Exercise requirements:
In the aquarium forum thread, what did the poster use to tie the java moss onto the branches?

Extracted text:
** begin **

The darker green and wood addition in your mock up will definitely give the right side more character. I can't wait to see the real thing.


----------



## organic sideburns (Dec 22, 2005)

well i spent a couple hours yesterday re-scaping my tank. i moved 1 rock and a few branches over to the right side. i also added java moss to half the branches by tying the moss using cotton. i cant wait for the moss to grow in a bit. i also had a good idea to put one branch balancing ontop to the rock, going vertical up to the surface of the tank. it looks just like a root growing down into the water. im going to let things grow in for a few weeks and then do some tweaking but im very pleased with the outcome. btw im getting 20 red cherry shrimp from epicfish they should be here in a week or 2. i need to catch my one clawed frog thats in the tank and return him or else hell eat the smaller shrimp!

i want to mention that this tank gets no ferts, no co2, and just 7 hours of two 39 watt t5ho. low tech eh?
heres a fts. i just took the pic, right when the lights came on. it is still cloudy from the re-scape yesterday, ill get a better, clearer pic tonight when there is less light in my room!:








heres the left side, notice the branch on the left sitting on the rock!:








the right side, added 1 zebra rock and a few branches:








some branches i tied moss onto:








i thinned out the narrow leave clump and added these to the right side of my tank:








some of my fish..my 3 inch red tailed shark, 3 inch dario loach, and 2 of 3 albino cories:








my cute 2.5 inch horse faced loach:








my only male guppy, im getting 1 or 2 more soon:








one of the oldest fish in the tank, over 5 year old hatchet fish:








sorry for the dirty glass, i havent cleaned the outside in many years. i need to get some windex and clean it. thanks for looking! i hope u like the new pics and please comment.

** end **

Dataset excerpt:
** begin **

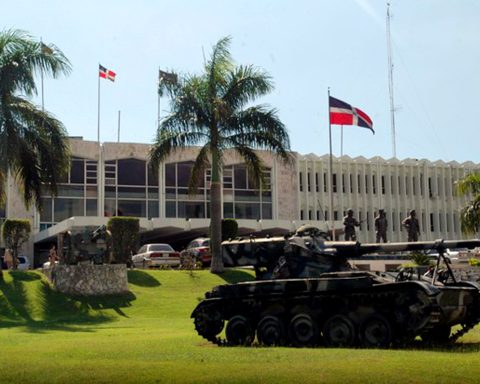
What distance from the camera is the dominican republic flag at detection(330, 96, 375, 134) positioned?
45.8 m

** end **

The answer:
Cotton.